[Form 4] Utz Brands, Inc. Insider Trading Activity
Rhea-AI Filing Summary
William J. Kelley, Jr., EVP & Chief Financial Officer of Utz Brands, Inc. (UTZ), reported the acquisition of 127 restricted stock units on 08/29/2025. The award carries a $0 purchase price and increases his reported beneficial ownership to 13,281 shares of Class A Common Stock. Each restricted stock unit represents a contingent right to one share under the Utz Brands, Inc. 2020 Omnibus Equity Incentive Plan and vests 100% on December 31, 2027, subject to the reporting person's continuous service and the Plan's conditions. The filing was signed by an attorney-in-fact on behalf of Mr. Kelley.
Positive
- Acquisition of 127 restricted stock units reported, increasing reported beneficial ownership to 13,281 shares
- Units granted at $0 under the Utz Brands, Inc. 2020 Omnibus Equity Incentive Plan (explicit in filing)
- Full vesting schedule disclosed: 100% vests on December 31, 2027 subject to continuous service
Negative
- None.
Insights
TL;DR: CFO acquired 127 restricted stock units that vest on 12/31/2027, raising beneficial ownership to 13,281 shares.
This Form 4 shows a non-cash grant of 127 restricted stock units to the company's EVP & CFO on 08/29/2025 under the 2020 Omnibus Equity Incentive Plan. The units are contingent rights to one share each and carry a $0 purchase price; they vest fully on December 31, 2027, contingent on continued service. For investors, this is a routine executive equity grant disclosed under Section 16; it documents the change in reported beneficial ownership and the vesting timeline without indicating any exercise, sale, or exercise price exposure.
TL;DR: The filing documents a standard time-based restricted stock unit award with a multi-year vesting condition.

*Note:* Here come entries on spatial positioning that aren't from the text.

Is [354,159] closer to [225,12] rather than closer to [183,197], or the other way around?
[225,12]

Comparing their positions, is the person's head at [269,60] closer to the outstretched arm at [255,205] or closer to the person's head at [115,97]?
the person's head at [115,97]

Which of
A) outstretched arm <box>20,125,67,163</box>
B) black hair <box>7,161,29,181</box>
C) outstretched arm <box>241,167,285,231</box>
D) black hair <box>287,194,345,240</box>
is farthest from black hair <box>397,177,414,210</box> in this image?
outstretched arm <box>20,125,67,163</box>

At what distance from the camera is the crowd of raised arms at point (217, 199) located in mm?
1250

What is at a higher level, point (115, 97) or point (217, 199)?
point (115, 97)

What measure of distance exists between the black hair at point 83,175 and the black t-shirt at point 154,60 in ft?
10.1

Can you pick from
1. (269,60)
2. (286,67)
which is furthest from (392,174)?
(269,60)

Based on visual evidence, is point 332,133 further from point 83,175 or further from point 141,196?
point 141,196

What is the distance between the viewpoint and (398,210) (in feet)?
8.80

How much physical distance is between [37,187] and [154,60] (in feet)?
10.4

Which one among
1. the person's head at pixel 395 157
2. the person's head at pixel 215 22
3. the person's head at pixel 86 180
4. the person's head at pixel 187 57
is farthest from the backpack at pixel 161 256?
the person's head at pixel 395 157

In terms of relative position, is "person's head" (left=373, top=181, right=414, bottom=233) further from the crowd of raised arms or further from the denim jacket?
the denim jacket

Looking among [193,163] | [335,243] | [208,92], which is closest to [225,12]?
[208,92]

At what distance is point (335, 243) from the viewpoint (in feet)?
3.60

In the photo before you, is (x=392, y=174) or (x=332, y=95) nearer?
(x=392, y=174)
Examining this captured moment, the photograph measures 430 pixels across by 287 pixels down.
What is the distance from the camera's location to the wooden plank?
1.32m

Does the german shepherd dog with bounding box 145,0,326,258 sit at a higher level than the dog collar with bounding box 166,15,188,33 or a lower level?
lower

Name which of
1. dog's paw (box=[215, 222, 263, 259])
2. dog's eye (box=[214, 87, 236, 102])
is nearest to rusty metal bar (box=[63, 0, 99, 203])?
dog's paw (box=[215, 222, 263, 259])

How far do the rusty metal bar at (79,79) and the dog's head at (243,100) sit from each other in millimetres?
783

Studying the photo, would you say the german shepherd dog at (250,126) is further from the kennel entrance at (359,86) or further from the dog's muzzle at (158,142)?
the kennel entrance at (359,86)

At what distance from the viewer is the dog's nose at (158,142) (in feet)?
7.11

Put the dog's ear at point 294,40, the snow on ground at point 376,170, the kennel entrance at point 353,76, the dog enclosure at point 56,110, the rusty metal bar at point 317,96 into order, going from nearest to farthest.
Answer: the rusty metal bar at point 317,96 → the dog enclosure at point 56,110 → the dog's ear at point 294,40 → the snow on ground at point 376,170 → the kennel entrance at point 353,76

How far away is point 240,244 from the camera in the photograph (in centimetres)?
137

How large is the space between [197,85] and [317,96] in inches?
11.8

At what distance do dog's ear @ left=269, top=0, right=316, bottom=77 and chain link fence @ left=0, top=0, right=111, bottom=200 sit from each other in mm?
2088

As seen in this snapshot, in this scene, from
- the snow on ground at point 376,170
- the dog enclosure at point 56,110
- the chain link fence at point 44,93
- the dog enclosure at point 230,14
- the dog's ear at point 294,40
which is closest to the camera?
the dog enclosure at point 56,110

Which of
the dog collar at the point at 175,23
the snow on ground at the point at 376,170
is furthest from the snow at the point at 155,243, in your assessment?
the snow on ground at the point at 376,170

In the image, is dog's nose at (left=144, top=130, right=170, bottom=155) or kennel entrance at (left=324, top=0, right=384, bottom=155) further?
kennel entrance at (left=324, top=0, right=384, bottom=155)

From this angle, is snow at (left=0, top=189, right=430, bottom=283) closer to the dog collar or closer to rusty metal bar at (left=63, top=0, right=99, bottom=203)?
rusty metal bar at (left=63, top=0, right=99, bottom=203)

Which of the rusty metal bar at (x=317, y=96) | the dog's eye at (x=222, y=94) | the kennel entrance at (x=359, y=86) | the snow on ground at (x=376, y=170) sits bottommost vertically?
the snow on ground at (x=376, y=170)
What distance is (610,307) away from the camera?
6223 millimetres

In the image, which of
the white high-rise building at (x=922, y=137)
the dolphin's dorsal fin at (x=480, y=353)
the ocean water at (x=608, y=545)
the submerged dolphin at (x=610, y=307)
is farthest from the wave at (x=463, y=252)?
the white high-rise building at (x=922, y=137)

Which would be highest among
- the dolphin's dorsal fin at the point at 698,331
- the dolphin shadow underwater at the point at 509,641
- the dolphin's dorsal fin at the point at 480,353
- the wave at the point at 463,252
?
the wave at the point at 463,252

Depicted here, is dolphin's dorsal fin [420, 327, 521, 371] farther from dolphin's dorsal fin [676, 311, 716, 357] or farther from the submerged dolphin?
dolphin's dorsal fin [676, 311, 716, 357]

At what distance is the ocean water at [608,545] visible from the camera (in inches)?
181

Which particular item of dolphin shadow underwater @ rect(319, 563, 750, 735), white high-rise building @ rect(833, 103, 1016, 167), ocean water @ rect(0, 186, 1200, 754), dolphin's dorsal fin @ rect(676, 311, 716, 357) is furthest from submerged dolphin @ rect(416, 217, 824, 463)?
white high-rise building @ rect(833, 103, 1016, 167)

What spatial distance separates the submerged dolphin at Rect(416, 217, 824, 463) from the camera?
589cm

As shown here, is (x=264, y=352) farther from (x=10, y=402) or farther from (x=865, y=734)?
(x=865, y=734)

The disclosure clarifies that the RSUs were issued pursuant to Rule 16b-3 and the company's omnibus plan, with vesting tied to continuous service through December 31, 2027. The filing includes the reporting person's role (EVP, Chief Financial Officer) and the post-transaction beneficial ownership total. No amendments, dispositions, or derivative transactions are reported. This is a customary equity-compensation disclosure rather than a material corporate event.